> **YOUR TASKS**
1. Transcribe the stretch of the passage on interpolation points and neural networks from "from sklearn.neural_network import" through "a decent choice.".
2. In the passage on interpolation points and neural networks, how many nodes does the defined network start with?

But now comes the question: is it possible to get a similar result just using the interpolation points? Essentially, the reduced points are enough to make the prediction.
Let's define a neural network (NN) in tensorflow. It starts with 5 nodes (that is, the interpolation points we have defined), and it has as output a one-hot vector in $S^2$, that is, 3 classes.
from sklearn.neural_network import MLPClassifier
from sklearn.metrics import accuracy_score
To make a fair comparison, in the above CNN model we should the same number of variables to be optimized on. This is not hard to find:
print(Predict_zeros.summary())
Note: if you try to do the counting of number of variables, don't forget that maxpooling layers don't have optimization parameters.
Let's say that we would like 1 hidden layer. We would like to have more or less 151 variables to optimize on. Hence, we should have
$$5\times k + k\times 3 \approx 151$$which gives (wounding up to integer) k= 20 as a decent choice.

> **ENTRIES PROVIDED**
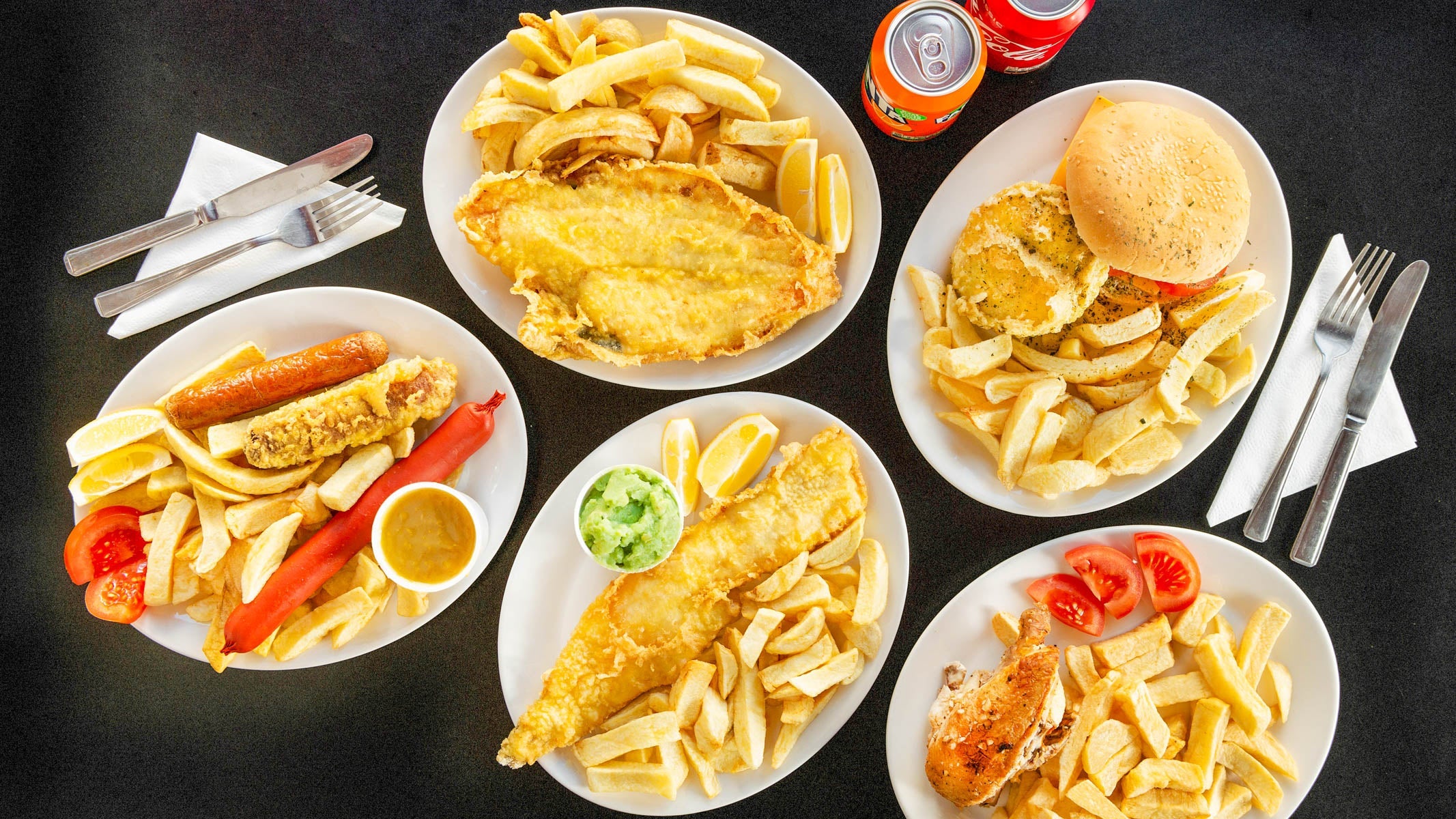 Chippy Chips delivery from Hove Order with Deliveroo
--
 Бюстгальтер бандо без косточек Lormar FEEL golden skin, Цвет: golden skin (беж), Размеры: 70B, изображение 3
==
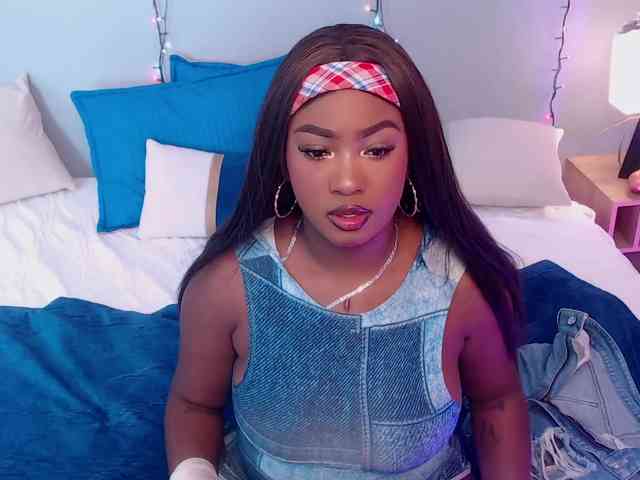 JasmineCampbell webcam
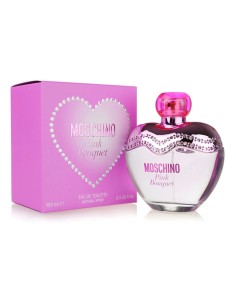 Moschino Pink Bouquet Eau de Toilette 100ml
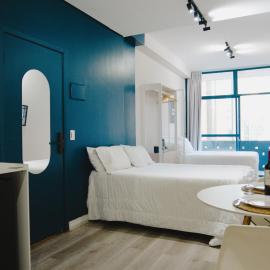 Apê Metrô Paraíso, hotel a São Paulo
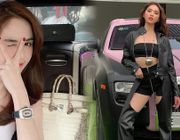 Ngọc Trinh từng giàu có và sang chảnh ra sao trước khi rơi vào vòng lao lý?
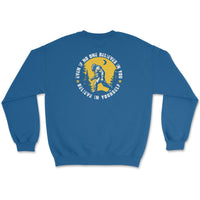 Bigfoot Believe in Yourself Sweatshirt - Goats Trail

> **ANSWER LIST**
1.
from sklearn.neural_network import MLPClassifier
from sklearn.metrics import accuracy_score
To make a fair comparison, in the above CNN model we should the same number of variables to be optimized on. This is not hard to find:
print(Predict_zeros.summary())
Note: if you try to do the counting of number of variables, don't forget that maxpooling layers don't have optimization parameters.
Let's say that we would like 1 hidden layer. We would like to have more or less 151 variables to optimize on. Hence, we should have
$$5\times k + k\times 3 \approx 151$$which gives (wounding up to integer) k= 20 as a decent choice.

2. It starts with 5 nodes, the interpolation points that were defined.